▶ WHAT YOU NEED TO DO
Quote every one of the rows below word for word, omitting the pictures.

(Spatial questions about scenes)

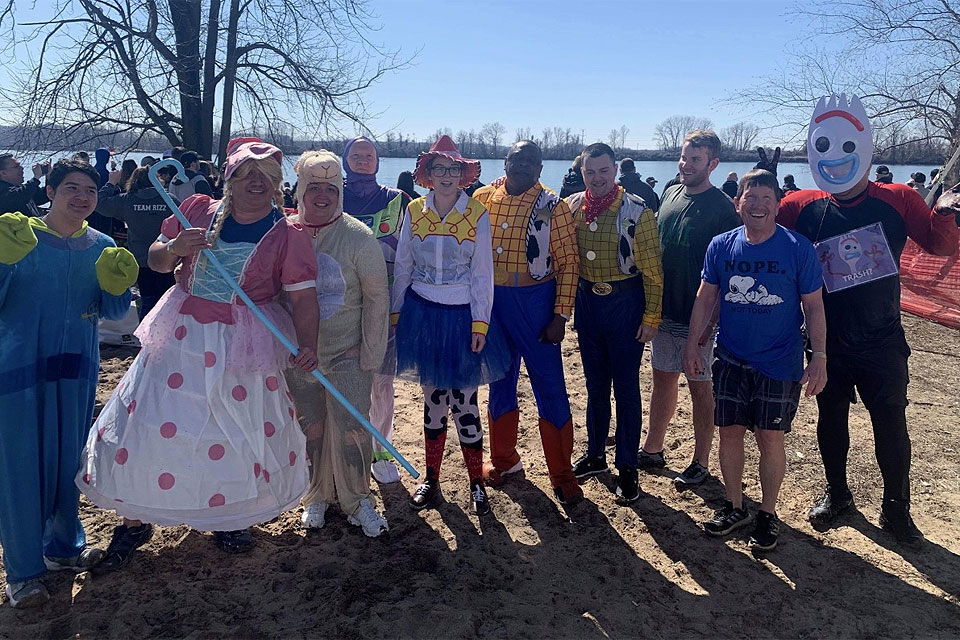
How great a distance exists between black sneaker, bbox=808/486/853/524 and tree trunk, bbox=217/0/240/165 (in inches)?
367

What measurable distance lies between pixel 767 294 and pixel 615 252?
0.86 meters

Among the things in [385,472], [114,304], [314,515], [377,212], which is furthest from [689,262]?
[114,304]

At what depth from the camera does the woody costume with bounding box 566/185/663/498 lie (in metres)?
3.55

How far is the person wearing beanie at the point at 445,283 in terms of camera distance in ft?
11.0

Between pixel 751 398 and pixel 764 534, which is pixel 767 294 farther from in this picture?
pixel 764 534

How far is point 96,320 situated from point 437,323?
64.4 inches

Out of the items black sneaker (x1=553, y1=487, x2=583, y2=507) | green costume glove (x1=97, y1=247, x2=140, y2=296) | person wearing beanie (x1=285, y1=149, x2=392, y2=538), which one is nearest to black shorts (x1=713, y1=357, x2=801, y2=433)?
black sneaker (x1=553, y1=487, x2=583, y2=507)

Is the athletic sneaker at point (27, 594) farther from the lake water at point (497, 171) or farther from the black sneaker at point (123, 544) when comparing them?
the lake water at point (497, 171)

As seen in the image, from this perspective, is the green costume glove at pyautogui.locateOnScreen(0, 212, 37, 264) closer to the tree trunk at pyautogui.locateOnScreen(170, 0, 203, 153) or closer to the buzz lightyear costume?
the buzz lightyear costume

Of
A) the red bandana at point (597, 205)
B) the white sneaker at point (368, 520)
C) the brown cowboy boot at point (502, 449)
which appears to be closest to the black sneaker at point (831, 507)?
the brown cowboy boot at point (502, 449)

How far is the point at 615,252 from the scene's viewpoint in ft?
11.7

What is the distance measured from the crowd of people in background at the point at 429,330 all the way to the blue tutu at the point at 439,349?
0.01 meters

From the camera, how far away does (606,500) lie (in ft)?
12.5

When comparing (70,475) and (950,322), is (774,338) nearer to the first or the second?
(70,475)
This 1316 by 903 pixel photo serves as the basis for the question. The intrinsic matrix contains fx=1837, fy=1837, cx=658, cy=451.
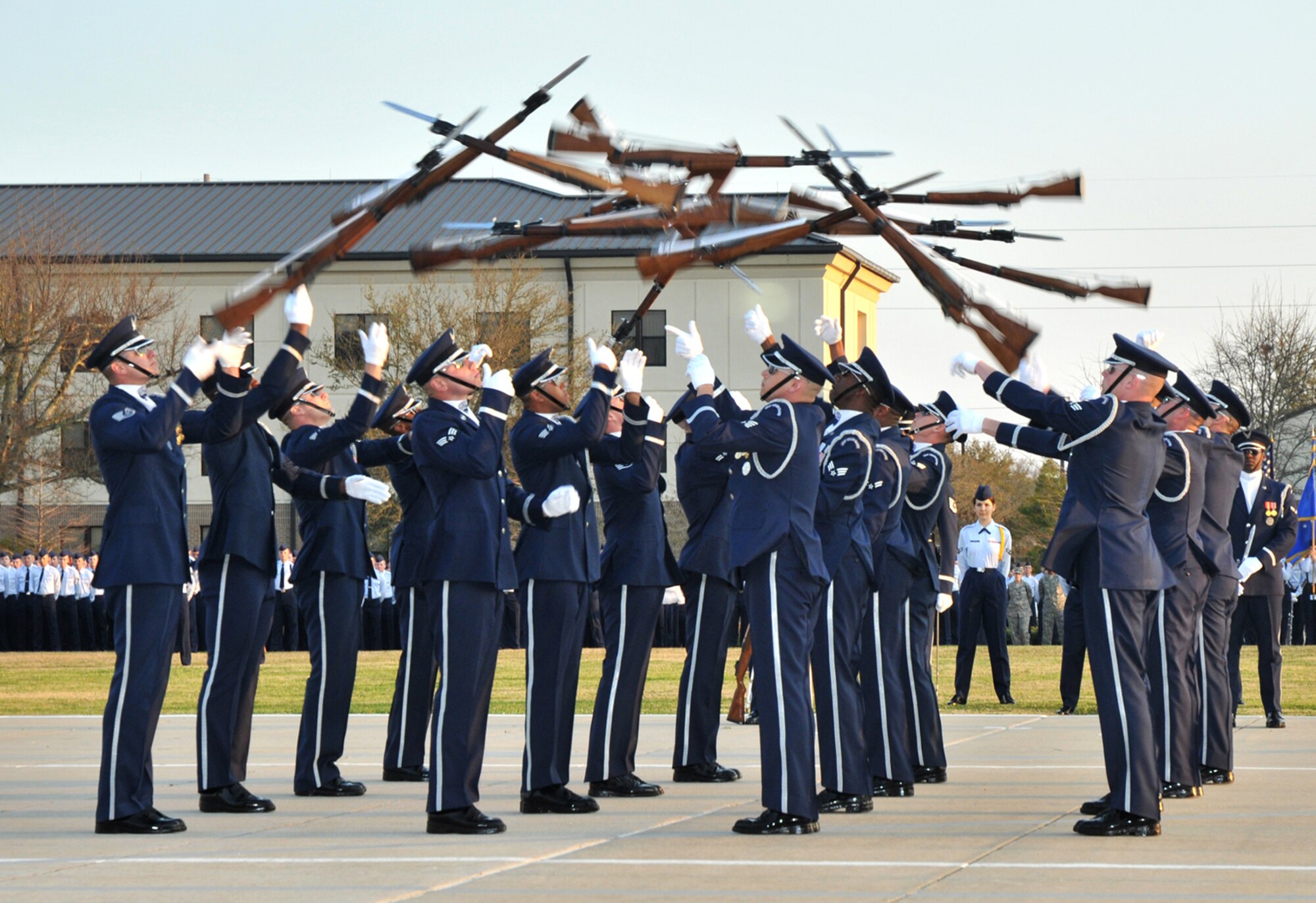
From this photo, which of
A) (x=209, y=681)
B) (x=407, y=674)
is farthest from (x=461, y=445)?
(x=407, y=674)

▶ THE ANSWER
How great a distance exists between black sneaker, bbox=808/486/853/524 and tree trunk, bbox=217/0/240/165 (in inches)?
367

What measurable distance lies between pixel 767 294 and pixel 615 252?
0.86 meters

Among the things in [385,472], [114,304], [314,515], [377,212], which is furthest from [689,262]?
[114,304]

At what depth from the camera does the woody costume with bounding box 566/185/663/498 lie (in metres)?
3.55

How far is the person wearing beanie at the point at 445,283 in terms of camera distance in ft?
11.0

Between pixel 751 398 and pixel 764 534, which is pixel 767 294 farther from in this picture?
pixel 764 534

How far is point 96,320 situated from point 437,323?
64.4 inches

Out of the items black sneaker (x1=553, y1=487, x2=583, y2=507) | green costume glove (x1=97, y1=247, x2=140, y2=296) | person wearing beanie (x1=285, y1=149, x2=392, y2=538), which one is nearest to black shorts (x1=713, y1=357, x2=801, y2=433)?
black sneaker (x1=553, y1=487, x2=583, y2=507)

Is the athletic sneaker at point (27, 594) farther from the lake water at point (497, 171) or farther from the black sneaker at point (123, 544) when comparing them?
the lake water at point (497, 171)

As seen in the image, from this perspective, is the green costume glove at pyautogui.locateOnScreen(0, 212, 37, 264) closer to the tree trunk at pyautogui.locateOnScreen(170, 0, 203, 153) or closer to the buzz lightyear costume?
the buzz lightyear costume

Of
A) the red bandana at point (597, 205)
B) the white sneaker at point (368, 520)
C) the brown cowboy boot at point (502, 449)
which appears to be closest to the black sneaker at point (831, 507)?
the brown cowboy boot at point (502, 449)

How far is the point at 615,252 from the scene's viewpoint in ft?
11.7

What is the distance measured from the crowd of people in background at the point at 429,330 all the way to the blue tutu at the point at 439,349?
0.01 meters

From the camera, how far away does (606,500) lie (in ft)?
12.5

When comparing (70,475) and (950,322), is (774,338) nearer to the first or the second?
(70,475)
This 1316 by 903 pixel photo serves as the basis for the question. The intrinsic matrix contains fx=1837, fy=1837, cx=658, cy=451.
From this photo, which of
A) (x=209, y=681)
B) (x=407, y=674)
is farthest from (x=461, y=445)?
(x=407, y=674)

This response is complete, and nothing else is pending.